§ Source information
*-*-*

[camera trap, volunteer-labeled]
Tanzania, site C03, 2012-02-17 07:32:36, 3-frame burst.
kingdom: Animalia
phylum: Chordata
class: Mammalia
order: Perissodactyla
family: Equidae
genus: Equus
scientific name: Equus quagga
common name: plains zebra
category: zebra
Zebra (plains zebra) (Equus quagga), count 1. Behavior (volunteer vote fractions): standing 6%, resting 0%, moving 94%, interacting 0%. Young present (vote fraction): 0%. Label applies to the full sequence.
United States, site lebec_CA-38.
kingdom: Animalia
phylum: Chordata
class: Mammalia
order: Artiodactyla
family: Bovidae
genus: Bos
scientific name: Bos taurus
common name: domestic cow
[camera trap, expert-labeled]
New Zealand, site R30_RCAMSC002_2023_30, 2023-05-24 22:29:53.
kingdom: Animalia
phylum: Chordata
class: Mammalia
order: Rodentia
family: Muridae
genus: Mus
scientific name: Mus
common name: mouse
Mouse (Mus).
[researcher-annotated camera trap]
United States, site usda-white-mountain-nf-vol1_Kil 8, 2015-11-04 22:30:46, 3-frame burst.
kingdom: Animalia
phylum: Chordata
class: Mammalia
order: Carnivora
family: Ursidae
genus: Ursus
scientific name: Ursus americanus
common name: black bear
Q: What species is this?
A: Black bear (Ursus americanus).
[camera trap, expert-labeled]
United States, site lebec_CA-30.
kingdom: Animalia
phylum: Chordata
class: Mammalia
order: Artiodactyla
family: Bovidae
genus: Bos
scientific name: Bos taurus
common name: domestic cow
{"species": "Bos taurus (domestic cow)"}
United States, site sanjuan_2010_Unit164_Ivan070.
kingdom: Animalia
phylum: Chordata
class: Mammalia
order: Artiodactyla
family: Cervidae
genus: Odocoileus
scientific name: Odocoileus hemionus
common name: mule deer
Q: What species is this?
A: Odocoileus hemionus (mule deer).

*-*-*

§ Task goal
Return the lines from the line containing "genus: Equus" to the end of the entries above, exactly as they appear and with no other output.

§ Response below
genus: Equus
scientific name: Equus quagga
common name: plains zebra
category: zebra
Zebra (plains zebra) (Equus quagga), count 1. Behavior (volunteer vote fractions): standing 6%, resting 0%, moving 94%, interacting 0%. Young present (vote fraction): 0%. Label applies to the full sequence.
United States, site lebec_CA-38.
kingdom: Animalia
phylum: Chordata
class: Mammalia
order: Artiodactyla
family: Bovidae
genus: Bos
scientific name: Bos taurus
common name: domestic cow
[camera trap, expert-labeled]
New Zealand, site R30_RCAMSC002_2023_30, 2023-05-24 22:29:53.
kingdom: Animalia
phylum: Chordata
class: Mammalia
order: Rodentia
family: Muridae
genus: Mus
scientific name: Mus
common name: mouse
Mouse (Mus).
[researcher-annotated camera trap]
United States, site usda-white-mountain-nf-vol1_Kil 8, 2015-11-04 22:30:46, 3-frame burst.
kingdom: Animalia
phylum: Chordata
class: Mammalia
order: Carnivora
family: Ursidae
genus: Ursus
scientific name: Ursus americanus
common name: black bear
Q: What species is this?
A: Black bear (Ursus americanus).
[camera trap, expert-labeled]
United States, site lebec_CA-30.
kingdom: Animalia
phylum: Chordata
class: Mammalia
order: Artiodactyla
family: Bovidae
genus: Bos
scientific name: Bos taurus
common name: domestic cow
{"species": "Bos taurus (domestic cow)"}
United States, site sanjuan_2010_Unit164_Ivan070.
kingdom: Animalia
phylum: Chordata
class: Mammalia
order: Artiodactyla
family: Cervidae
genus: Odocoileus
scientific name: Odocoileus hemionus
common name: mule deer
Q: What species is this?
A: Odocoileus hemionus (mule deer).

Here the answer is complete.